The Board did not make the necessary findings that would allow the Court to apply § 3.655 in the first instance. See Hensley v. West, 212 F.3d 1255, 1263 (Fed. Cir. 2000) (stating that “appellate tribunals are not appropriate fora for initial fact finding”); cf. Fleshman v. West, 138 F.3d 1429, 1433 (Fed. Cir. 1998) (stating “the Board’s underlying findings demonstrate that the agency had already exercised its discretion” and, applying the facts to the law, “the agency would
have reached the same conclusion if it had addressed the legal issue”). The Board’s failure to find whether good cause existed precludes the Court from similarly assessing whether the Board would have reached the same legal conclusion if it had considered § 3.655.”

================

 

Designated for electronic publication only
UNITED STATES COURT OF APPEALS FOR VETERANS CLAIMS
No. 16-1532
ROBERT J. STARKS, APPELLANT,
V.
DAVID J. SHULKIN, M.D.,
SECRETARY OF VETERANS AFFAIRS, APPELLEE.
Before DAVIS, Chief Judge.
MEMORANDUM DECISION
Note: Pursuant to U.S. Vet. App. R. 30(a), this action may not be cited as precedent.
DAVIS, Chief Judge: U.S. Marine Corps veteran Robert J. Starks appeals through counsel a January 5, 2016, Board of Veterans’ Appeals (Board) decision that determined a reduction in disability rating from 20% to 10%, effective August 1, 1998,1 for degenerative disc disease (DDD) of L5-S1, was proper.2 On May 24, 2017, the Court affirmed the Board’s January 2016 decision.
On June 14, 2017, Mr. Starks filed a timely motion for reconsideration, or in the alternative, for panel decision. Having reviewed the matter, the Court will grant Mr. Starks’s motion for reconsideration, withdraw the May 24, 2017, decision and issue this decision in its stead. For the following reasons, the Court will set aside the Board’s January 2016 decision and remand the matter for further proceedings consistent with this decision.

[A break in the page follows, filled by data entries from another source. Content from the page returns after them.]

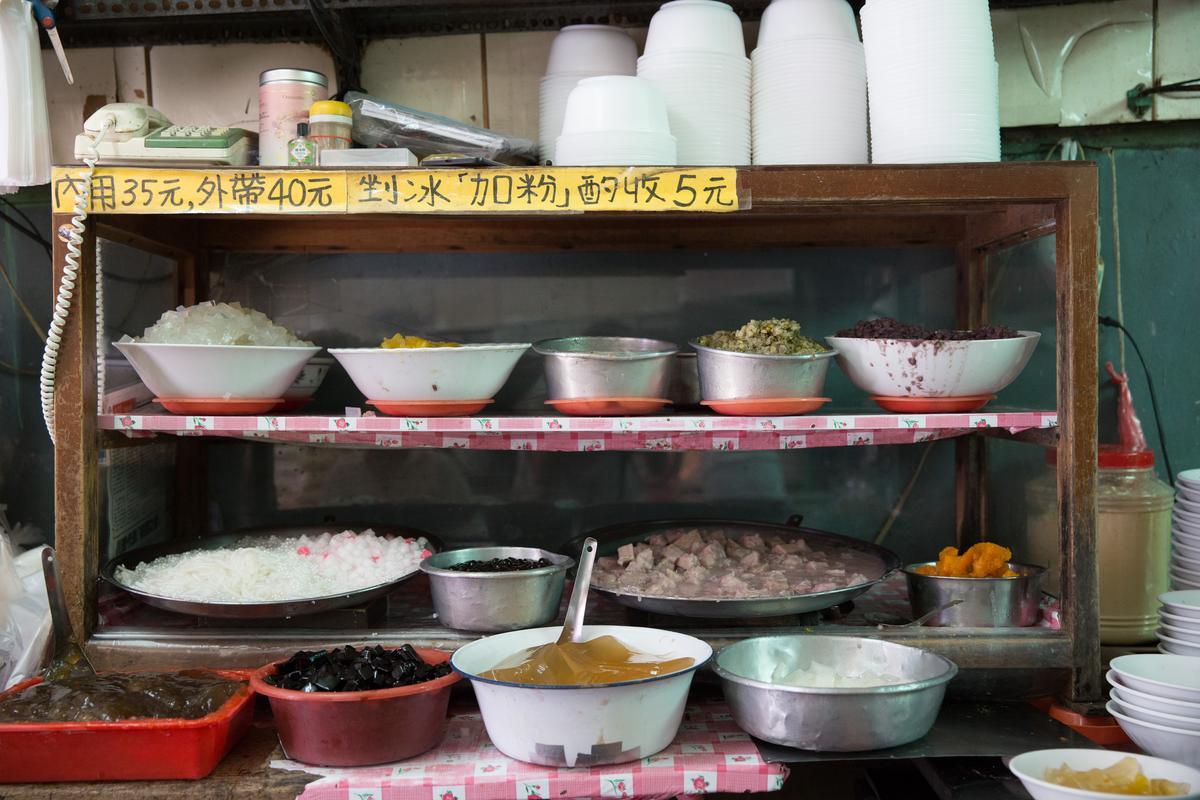 堅持每天手工熬煮的冰料都盛放在這一方小木櫃裡,木櫃每天都得要刷洗,紅色盤子和碗公每天清晨一碗碗擺好,客人點了料,店家就用鐵湯匙一匙匙舀進剉冰裡。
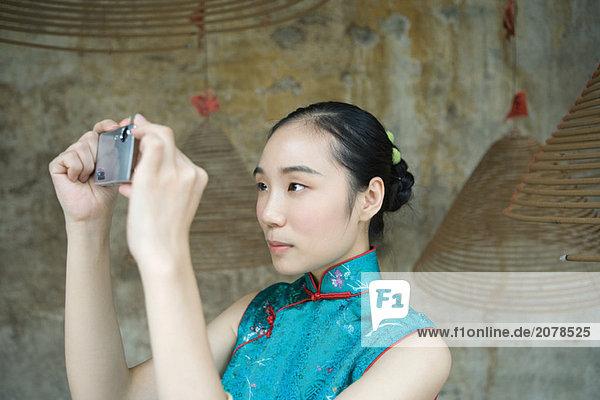 Junge Frau gekleidet in traditioneller chinesischer Kleidung Aufnahme von Fotos mit Digitalkamera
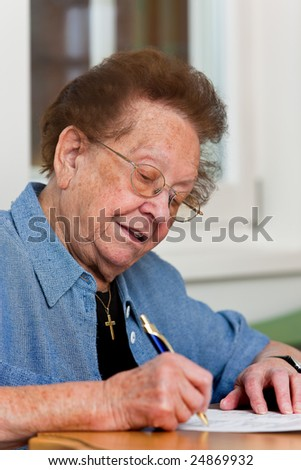Old woman writes a letter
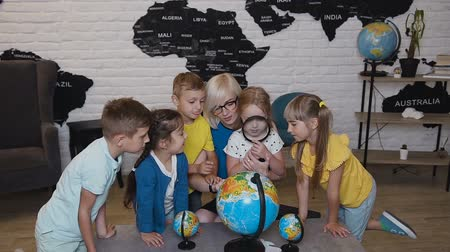 nagyító : Little caucasian students of boys and girls looks at globe while listening to teacher on the geography lesson. One of the girls looks at the globe through the magnifying glass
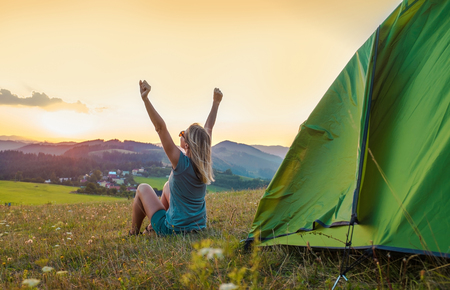 Happy woman with open arms stay near tent around mountains under sunset light sky enjoying the  leisure and freedom. Фото со стока
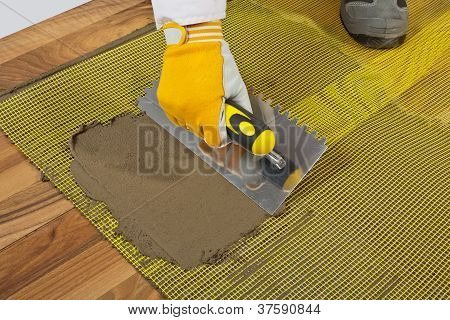 Tile Adhesive On Wooden Floor With Reinforcement Mesh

1 A June 1998 rating decision reduced Mr. Starks’s disability rating from 20% to 0%, effective July 1, 1998.
A July 1999 rating decision raised the disability rating from 0% to 10%, also effective July 1, 1998. As discussed below, the Board awarded an additional month of non-reduced payment (20% disability) on the basis of a perceived
procedural defect.
2 The Board additionally remanded a claim for a disability rating in excess of 20% for DDD from July 1, 1998, and a claim for total disability on the basis of individual unemployability for further development. The Court
lacks jurisdiction to address these nonfinal matters. See Breeden v. Principi, 17 Vet.App. 475, 478 (2004).
2
I. ANALYSIS
Mr. Starks received a 20% disability rating for his DDD in a November 1996 rating decision. That rating decision stated that “[s]ince there is a likelihood of improvement, the assigned evaluation is not considered permanent and is subject to a future review examination.” Record (R.) at 3921.

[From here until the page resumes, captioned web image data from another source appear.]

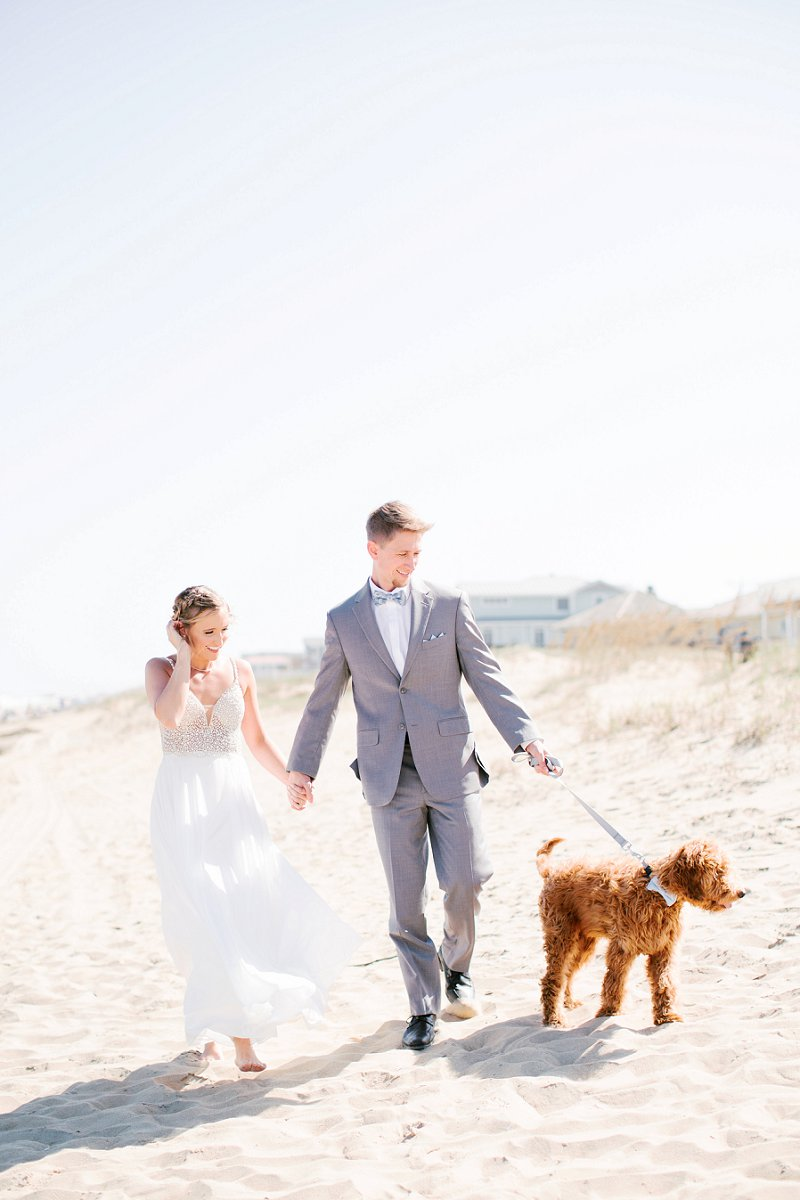 Beautifully classic Virginia Beach wedding with adorable wedding puppy in a bow tie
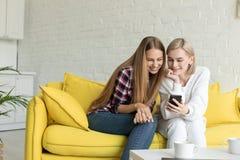 Ung attraktiv kvinna tv? i tillf?llig kl?der som hemma sitter p? den gula soffan arkivbilder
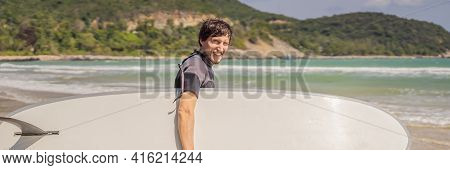 Banner, Long Format Young Surfer Standing Agains The Ocean Looking The Waves, Professional Surfer In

After Mr. Starks failed to report for a review examination, VA issued an
April 1998 rating decision proposing to reduce his disability rating from 20% to 0%. In an April 15, 1998, letter, VA stated that it planned to stop paying benefits on July 1, 1998. The letter further stated that “[i]f within 60 days of the date of this letter, we receive your statement that you will report for an examination, we will not take the proposed action unless you do not report for the rescheduled exam.” R. at 3890. Subsequently, on June 17, 1998, VA issued a rating decision
effecting the reduction, and notified Mr. Starks of this action in a letter dated June 22, 1998.

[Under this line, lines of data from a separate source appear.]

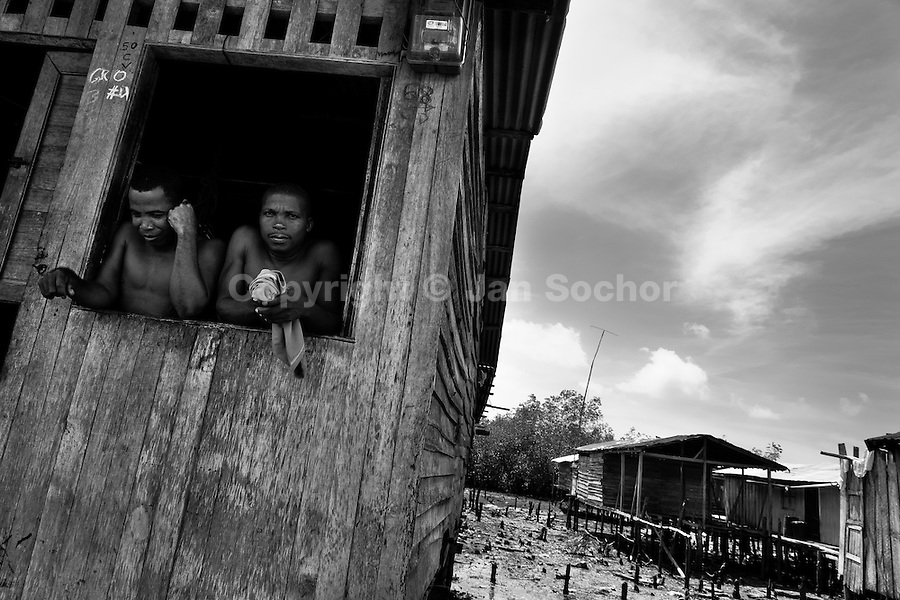 Displaced men look from the window in the stilt house village close to Tumaco, Nariño dept., Colombia, 15 June 2010. With nearly fifty years of armed conflict, Colombia has the highest number of civil war refugees in the world. During the last ten years of the civil war more than 3 million people have been forced to abandon their lands and to leave their homes due to the violence. Internally displaced people (IDPs) come from remote rural areas, where most of the clashes between leftist guerrillas FARC-ELN, right-wing paramilitary groups and government forces takes place. Displaced persons flee in a hurry, carrying just personal belongings, and thus they inevitably end up in large slums of the big cities, with no hope for the future.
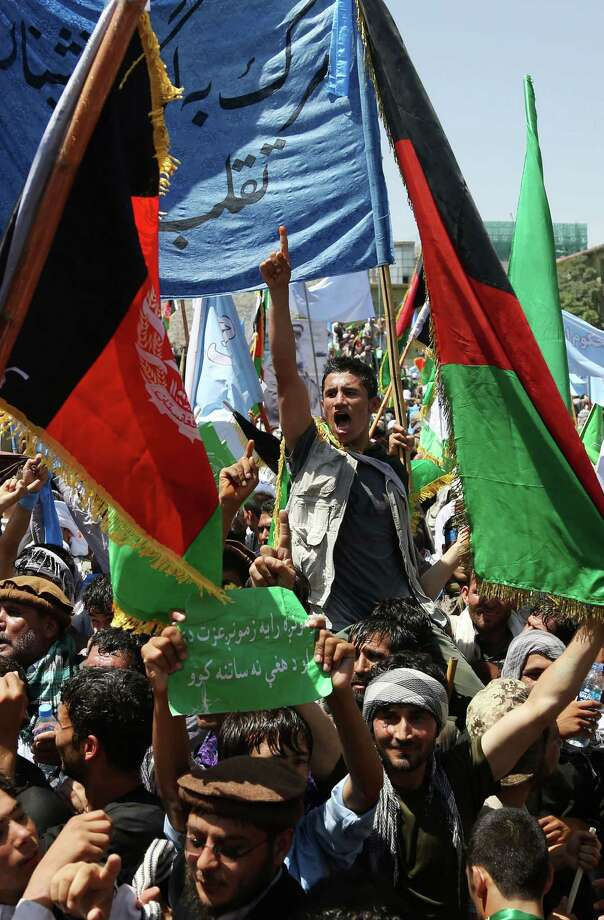 Supporters of Afghan presidential candidate Abdullah Abdullah chant slogans during a protest in Kabul, Afghanistan, Friday, June 27, 2014. Afghanistan's security situation has been complicated by a political crisis stemming from allegations of massive fraud in the recent election to replace President Hamid Karzai, the only leader the country has known since the Taliban regime was ousted nearly 13 years ago. Abdullah Abdullah, one of two candidates who competed a runoff vote on June 14 suspended his relations with the Independent Election Commission after he accused electoral officials of engineering extensive vote rigging, allegations they have denied. (AP Photo/Rahmat Gul) ORG XMIT: XRG108 Photo: Rahmat Gul / AP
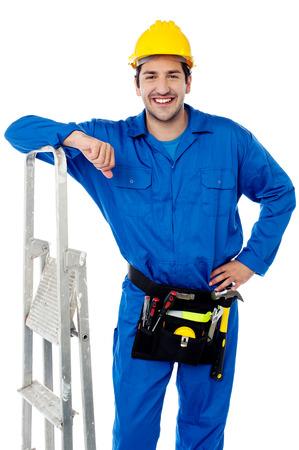 Smiling handyman posing near his step ladder photo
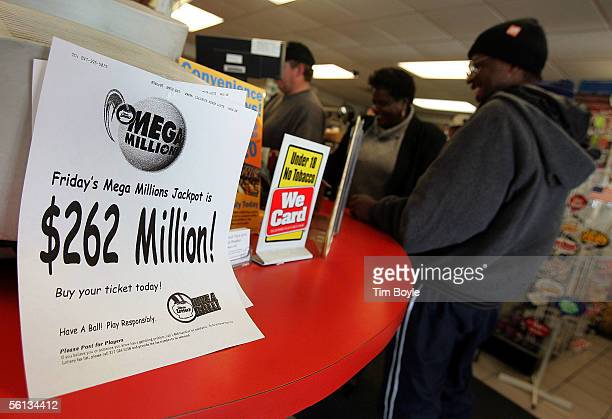 Mega Millions lottery players line up for tickets beyond signage relating to such at a gas station which is located on the border of the state of...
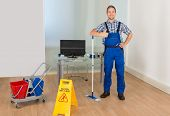 foto of janitor  - Male Janitor With Mop And Cleaning Equipments Gesturing Thumbs Up Sign - JPG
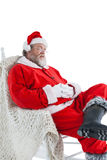 Santa claus relaxing on sofa Royalty Free Stock Images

In the decision here on appeal, the Board found that the reduction from 20% to 0% was “procedurally defective because the effective date of the reduction (July 1,1998) was less than 60 days from the date of notice to the [v]eteran of the final rating action (June 22, 1998), contrary to the provisions of 38 C.F.R § 3.105(e),(i).” R. at 6. Relying on VA Gen. Coun. Prec. 31-97 (Aug. 29, 1997), the Board further found that this procedural defect did not render the reduction void ab initio. Rather, the Board awarded an additional month of compensation at the non-reduced (20%) rate, adjusting the effective date of the reduction to August 1, 1998, and found that the reduction was otherwise proper.
Mr. Starks argues that the Board erred in relying on G.C. Prec. 31-97, and that VA’s failure to observe the requirements of § 3.105(e) renders the reduction void ab initio. See, e.g., Tatum v. Shinseki, 23 Vet.App. 152, 158 (2009). He asserts that his 20% disability rating should be restored from July 1, 1998, forward.
The Secretary responds that the Board erred in applying the provisions of § 3.105(e), and that 38 C.F.R. § 3.655 (2017) is the applicable regulation. The applicability of § 3.655 is triggered by the failure to report for a scheduled review examination. He asserts that VA complied with the schedule for notification and the response period contained in that regulation, and therefore the reduction was proper. Mr. Starks filed no reply brief in response to these arguments.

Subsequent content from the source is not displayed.